Prospero | Story of a synthesiser

Haruomi Hosono, Japan’s pop pioneer

Though little known in the West, his influence is widely felt

By B.F.

OUTSIDE Japan, Haruomi Hosono is not a household name. Last month’s release of “Vu Ja De”, his 21st solo album, was not met with much fanfare. But for those who know the 70-year-old’s work, his impact can be felt in everything from pop, electronic music and hip-hop to film soundtracks and department store muzak. At this late stage of his career, he is returning to his early influences.

Japanese pop music may conjure up images of squeaky clean, auto-tuned groups embodying the kawaii ideal–cute, youthful and incongruously sexy. J-pop’s fusion of Western styles with Japanese tastes can trace its roots back to Mr Hosono’s band Happy End, which broke away from the Beatles clones popular in 1960s Japan by being the first rock band to sing in their native Japanese. As a teenager growing up in Tokyo, Mr Hosono felt isolated from traditional Japanese culture, listening instead to the American military radio stations serving US forces. Happy End bears little resemblance to the synthesised, bubble-gum pop coming out of Japan today, but the band’s sound—recently described by MTV as “rock with psych smudges around the edges”—paired the cachet of post-war American cool with home-grown influences such as minimal, folky guitar riffs.

In 1978 Mr Hosono made another leap forward when he formed Yellow Magic Orchestra, a synth-pop trio. He was captivated by electronic music originating from Europe, where Kraftwerk were proving that digital sounds could be emotive rather than anodyne. Yellow Magic Orchestra’s eponymous first release sent up the West’s trite imitations of oriental music, replacing lilting percussion with synthesised electronic beats. One track, “Firecracker”, was not only a huge hit in Japan but charted in America and Britain too. It went on to be sampled on hip-hop tracks throughout the 1980s and 90s, and even served as an unlikely underpinning for Jennifer Lopez’s song “I’m Real” more than two decades later.

By the mid-1980s, the rise of companies like Nintendo had put Japan at the apex of a meeting between technology and culture. The hypnotic tones of video games such as Namco’s “Xevious” and Nintendo’s “Super Mario Brothers” provided more creative fodder for Mr Hosono. He was one of the first musicians to ape their sounds with sequencers and synthesisers; the beeps and blips on the album’s opener, prosaically titled “Computer Game”, recalls playing “Space Invaders” on a hulking arcade machine.

Yellow Magic Orchestra separated in 1985, but Mr Hosono has remained a performer and a prolific producer, championing experimental artists. He has composed film soundtracks and even a series of minimalist, Brian Eno-esque ambient tracks to be played in the fashionable Muji homeware chain. In recent years, he has cast his eye back to a pre-digital age. Boogie-woogie, the fast-paced precursor to swing that was popularised in the 1920s, is the latest focus of a rediscovery of jazz and pop that characterises his recent releases. He injects a buoyant energy to previously-plodding blues riffs, and his new album has the playful feeling of a live recording.

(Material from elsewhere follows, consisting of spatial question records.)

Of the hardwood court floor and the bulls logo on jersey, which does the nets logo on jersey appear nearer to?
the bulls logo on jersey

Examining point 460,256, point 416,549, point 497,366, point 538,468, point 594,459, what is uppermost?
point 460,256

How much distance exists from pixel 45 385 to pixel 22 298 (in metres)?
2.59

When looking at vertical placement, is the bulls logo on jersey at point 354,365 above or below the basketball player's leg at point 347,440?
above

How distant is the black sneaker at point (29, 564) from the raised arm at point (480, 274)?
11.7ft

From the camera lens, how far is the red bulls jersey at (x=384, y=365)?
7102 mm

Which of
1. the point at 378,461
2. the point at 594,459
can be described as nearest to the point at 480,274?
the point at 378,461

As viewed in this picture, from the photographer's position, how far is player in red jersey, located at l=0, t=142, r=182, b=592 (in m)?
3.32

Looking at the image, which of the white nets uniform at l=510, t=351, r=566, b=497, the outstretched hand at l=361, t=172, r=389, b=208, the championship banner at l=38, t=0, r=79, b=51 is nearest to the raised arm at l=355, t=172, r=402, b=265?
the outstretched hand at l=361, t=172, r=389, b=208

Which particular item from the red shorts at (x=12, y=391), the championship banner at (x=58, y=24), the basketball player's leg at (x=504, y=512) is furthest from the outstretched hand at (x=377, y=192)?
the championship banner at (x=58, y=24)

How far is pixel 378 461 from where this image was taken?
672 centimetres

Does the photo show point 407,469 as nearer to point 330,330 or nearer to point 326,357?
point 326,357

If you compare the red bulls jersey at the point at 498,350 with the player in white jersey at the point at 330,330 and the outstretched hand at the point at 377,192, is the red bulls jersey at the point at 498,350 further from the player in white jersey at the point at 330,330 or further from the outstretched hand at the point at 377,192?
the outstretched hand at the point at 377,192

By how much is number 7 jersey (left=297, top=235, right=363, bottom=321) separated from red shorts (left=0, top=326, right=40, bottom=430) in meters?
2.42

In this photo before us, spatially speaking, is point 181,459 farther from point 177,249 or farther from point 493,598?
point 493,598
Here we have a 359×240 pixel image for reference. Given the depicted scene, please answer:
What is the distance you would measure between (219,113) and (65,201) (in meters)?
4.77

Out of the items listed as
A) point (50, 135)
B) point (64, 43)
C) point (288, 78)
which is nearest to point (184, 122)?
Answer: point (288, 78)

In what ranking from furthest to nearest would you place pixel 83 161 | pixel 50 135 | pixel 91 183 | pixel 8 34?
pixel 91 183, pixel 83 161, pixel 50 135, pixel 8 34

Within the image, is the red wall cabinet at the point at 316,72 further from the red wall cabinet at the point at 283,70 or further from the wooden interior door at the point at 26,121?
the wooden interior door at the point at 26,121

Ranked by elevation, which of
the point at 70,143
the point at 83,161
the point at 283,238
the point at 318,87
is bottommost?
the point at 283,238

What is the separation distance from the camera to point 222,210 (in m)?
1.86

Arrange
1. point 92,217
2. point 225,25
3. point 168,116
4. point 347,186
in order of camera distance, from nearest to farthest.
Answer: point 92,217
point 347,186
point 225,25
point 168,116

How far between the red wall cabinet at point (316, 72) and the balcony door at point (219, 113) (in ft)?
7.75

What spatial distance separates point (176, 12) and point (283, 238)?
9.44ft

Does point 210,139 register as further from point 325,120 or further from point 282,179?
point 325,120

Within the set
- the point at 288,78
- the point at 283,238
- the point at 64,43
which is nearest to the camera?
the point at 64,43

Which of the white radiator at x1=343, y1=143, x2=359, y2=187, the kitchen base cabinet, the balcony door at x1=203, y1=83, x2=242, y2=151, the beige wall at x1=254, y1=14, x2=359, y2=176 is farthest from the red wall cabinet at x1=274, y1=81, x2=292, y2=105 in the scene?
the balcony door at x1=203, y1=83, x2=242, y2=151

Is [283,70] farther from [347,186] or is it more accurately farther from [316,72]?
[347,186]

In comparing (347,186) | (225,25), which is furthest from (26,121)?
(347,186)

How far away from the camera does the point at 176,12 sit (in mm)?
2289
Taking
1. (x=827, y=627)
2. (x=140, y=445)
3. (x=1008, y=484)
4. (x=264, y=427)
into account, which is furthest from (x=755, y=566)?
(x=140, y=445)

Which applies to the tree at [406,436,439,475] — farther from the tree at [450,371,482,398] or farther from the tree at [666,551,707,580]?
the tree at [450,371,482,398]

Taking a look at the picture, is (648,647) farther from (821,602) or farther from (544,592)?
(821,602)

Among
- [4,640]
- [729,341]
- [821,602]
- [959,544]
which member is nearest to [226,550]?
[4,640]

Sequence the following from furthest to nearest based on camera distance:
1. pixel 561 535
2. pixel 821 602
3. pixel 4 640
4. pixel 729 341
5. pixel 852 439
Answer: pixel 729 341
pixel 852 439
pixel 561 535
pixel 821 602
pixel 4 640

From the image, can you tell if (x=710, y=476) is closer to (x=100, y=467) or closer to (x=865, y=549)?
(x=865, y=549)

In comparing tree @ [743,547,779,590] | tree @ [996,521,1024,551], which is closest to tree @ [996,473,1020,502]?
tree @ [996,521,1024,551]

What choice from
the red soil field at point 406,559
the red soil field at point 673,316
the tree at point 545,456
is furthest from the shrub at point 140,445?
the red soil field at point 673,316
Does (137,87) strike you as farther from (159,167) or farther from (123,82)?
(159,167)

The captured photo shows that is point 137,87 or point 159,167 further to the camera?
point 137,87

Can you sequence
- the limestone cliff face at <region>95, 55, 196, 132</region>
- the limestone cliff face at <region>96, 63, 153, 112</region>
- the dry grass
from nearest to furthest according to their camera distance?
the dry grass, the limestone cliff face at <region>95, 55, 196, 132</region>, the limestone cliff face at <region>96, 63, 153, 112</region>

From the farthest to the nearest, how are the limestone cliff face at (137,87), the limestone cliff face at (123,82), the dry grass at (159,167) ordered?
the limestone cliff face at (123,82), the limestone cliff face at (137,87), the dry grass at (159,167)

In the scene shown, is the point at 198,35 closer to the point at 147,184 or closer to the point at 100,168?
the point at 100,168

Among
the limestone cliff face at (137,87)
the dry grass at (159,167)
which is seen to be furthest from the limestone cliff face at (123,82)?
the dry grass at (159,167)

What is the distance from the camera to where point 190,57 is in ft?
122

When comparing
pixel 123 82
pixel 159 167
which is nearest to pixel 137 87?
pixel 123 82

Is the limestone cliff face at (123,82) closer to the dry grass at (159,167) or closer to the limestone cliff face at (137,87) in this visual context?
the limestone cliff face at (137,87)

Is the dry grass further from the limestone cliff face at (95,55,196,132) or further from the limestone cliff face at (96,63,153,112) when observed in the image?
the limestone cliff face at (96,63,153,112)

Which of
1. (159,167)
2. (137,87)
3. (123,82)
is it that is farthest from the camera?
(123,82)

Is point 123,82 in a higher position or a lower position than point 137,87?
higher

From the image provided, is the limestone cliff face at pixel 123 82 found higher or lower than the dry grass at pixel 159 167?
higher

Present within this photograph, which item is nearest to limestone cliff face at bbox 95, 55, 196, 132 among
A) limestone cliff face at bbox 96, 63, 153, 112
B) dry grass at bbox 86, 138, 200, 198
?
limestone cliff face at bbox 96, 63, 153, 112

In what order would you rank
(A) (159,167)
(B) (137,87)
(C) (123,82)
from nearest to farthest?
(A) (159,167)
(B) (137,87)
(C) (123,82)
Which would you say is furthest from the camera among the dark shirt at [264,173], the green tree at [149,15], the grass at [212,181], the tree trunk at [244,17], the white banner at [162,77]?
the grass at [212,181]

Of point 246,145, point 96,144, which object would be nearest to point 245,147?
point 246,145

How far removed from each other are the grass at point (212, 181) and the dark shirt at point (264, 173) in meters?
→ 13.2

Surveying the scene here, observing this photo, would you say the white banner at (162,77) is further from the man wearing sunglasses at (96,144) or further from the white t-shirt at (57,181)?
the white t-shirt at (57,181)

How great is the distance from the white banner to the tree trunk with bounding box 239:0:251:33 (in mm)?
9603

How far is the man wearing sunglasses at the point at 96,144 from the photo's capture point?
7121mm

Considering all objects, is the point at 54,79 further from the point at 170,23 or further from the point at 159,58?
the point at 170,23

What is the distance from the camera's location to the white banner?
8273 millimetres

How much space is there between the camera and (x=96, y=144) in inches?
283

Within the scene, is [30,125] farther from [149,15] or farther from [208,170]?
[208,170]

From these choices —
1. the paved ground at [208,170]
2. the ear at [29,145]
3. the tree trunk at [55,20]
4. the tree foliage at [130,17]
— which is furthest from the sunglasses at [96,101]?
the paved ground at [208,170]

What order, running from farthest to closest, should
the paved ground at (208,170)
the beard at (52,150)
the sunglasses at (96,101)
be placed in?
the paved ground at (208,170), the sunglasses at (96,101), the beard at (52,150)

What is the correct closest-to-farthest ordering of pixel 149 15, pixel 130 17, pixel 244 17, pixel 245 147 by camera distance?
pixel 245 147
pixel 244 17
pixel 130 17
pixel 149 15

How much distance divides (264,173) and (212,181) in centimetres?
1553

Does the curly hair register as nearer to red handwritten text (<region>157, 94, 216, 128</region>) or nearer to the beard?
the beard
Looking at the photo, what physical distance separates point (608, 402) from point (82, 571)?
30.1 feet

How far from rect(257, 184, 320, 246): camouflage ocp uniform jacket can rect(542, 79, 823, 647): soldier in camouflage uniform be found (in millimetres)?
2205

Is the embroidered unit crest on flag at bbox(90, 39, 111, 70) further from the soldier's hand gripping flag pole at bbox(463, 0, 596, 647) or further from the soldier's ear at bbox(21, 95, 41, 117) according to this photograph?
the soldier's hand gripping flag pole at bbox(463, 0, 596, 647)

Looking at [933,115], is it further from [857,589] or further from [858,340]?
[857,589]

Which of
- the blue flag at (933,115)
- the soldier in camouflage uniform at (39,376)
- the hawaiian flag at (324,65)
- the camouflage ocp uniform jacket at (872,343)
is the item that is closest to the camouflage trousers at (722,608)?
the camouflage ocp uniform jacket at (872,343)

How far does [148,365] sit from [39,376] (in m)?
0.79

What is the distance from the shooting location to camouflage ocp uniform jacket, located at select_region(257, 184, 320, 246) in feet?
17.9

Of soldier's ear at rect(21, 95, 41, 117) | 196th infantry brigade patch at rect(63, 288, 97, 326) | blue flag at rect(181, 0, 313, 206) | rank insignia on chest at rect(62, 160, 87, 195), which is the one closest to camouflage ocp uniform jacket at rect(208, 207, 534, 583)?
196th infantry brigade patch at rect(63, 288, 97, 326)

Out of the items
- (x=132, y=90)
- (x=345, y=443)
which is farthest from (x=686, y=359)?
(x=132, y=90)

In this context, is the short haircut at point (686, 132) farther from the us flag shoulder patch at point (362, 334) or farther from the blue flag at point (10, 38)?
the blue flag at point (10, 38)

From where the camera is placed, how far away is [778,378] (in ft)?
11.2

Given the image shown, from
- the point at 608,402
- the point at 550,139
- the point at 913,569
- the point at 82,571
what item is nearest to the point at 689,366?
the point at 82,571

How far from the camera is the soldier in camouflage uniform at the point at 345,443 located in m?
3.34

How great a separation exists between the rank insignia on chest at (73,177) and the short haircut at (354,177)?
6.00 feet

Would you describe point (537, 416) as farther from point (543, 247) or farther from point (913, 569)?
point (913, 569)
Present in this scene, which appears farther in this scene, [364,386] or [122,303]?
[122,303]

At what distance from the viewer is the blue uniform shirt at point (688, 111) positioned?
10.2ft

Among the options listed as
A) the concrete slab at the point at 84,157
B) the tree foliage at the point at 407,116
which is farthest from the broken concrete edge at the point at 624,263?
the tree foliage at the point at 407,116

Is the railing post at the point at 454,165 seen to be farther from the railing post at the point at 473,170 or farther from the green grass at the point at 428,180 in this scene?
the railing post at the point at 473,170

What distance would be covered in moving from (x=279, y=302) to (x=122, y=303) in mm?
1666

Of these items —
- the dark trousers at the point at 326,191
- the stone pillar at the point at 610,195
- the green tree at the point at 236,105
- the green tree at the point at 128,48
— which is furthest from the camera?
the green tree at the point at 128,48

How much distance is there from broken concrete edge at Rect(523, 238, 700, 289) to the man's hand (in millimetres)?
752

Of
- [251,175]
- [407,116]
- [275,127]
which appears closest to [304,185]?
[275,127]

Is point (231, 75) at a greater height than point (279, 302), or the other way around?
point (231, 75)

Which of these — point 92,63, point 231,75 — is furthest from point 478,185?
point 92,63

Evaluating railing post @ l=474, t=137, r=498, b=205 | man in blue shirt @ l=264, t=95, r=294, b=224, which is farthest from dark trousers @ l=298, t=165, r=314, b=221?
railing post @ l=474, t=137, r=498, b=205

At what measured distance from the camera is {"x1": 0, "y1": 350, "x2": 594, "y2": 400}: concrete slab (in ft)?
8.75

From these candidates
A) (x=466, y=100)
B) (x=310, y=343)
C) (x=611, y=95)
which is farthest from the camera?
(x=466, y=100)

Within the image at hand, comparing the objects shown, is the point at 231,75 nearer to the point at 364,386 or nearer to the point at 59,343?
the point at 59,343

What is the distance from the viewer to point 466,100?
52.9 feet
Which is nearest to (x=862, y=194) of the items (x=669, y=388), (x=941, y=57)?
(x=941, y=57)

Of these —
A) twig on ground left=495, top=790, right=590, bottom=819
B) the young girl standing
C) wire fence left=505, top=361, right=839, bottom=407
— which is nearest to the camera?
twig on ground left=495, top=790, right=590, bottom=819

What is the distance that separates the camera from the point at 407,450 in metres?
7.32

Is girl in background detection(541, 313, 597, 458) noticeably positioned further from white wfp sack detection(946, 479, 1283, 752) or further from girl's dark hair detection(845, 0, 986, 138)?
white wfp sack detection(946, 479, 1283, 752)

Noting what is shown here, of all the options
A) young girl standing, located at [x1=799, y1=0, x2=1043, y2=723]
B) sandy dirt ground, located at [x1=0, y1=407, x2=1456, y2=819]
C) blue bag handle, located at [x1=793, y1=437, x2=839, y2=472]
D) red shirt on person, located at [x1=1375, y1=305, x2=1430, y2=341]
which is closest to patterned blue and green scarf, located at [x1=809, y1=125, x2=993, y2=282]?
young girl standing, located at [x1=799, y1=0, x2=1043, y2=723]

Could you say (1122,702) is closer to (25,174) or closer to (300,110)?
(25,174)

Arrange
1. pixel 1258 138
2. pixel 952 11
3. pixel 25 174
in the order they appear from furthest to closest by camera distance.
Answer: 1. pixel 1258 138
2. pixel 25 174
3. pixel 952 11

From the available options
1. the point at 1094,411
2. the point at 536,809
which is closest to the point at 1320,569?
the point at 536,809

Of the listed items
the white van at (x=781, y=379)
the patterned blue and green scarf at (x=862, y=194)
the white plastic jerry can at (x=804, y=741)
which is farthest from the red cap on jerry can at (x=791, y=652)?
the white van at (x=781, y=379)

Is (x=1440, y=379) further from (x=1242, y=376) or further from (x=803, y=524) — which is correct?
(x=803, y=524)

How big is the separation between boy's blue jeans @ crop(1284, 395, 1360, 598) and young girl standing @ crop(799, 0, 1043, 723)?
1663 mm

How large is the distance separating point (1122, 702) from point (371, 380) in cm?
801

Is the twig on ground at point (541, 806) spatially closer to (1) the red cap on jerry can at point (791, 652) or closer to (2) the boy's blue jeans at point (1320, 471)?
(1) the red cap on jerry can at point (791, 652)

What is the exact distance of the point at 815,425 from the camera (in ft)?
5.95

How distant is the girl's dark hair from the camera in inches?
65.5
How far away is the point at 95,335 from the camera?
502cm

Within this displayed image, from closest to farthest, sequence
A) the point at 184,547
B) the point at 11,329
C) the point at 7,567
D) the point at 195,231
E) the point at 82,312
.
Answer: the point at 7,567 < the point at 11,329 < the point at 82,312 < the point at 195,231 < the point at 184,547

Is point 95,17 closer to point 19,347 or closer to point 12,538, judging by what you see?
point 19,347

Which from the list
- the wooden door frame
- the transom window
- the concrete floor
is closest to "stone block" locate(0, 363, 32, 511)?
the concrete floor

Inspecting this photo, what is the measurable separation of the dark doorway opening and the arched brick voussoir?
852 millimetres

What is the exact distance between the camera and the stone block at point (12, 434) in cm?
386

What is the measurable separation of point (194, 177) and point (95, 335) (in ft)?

“Vu Ja De” is split into two parts, the first made up of boogie-woogie covers of English rock’n’roll classics like Little Richard’s “Tutti Frutti”, and the rockabilly “Susie Q”. Mr Hosono has admitted that singing didn’t always come naturally to him. Despite this, his low, crooning tones are warm and unmistakable (even if the lyrics are not always entirely intelligible). The second part of the album is an odd mix of Mr Hosono’s compositions, most of which have been heard before in one form or another—one breezy samba-style track started life as an advertising jingle.

The album’s title refers to an inverted sense of déjà vu: experiencing something familiar as if for the first time. This may seem an unusual reference for an artist who is revered in Japan as a musical innovator and the father of J-pop, but it is fitting. Mr Hosono has spent a career turning familiar sounds into something new and uncanny, be it video-game code or post-war pop. He may be looking back, but Haruomi Hosono is still creating something new out of old sounds.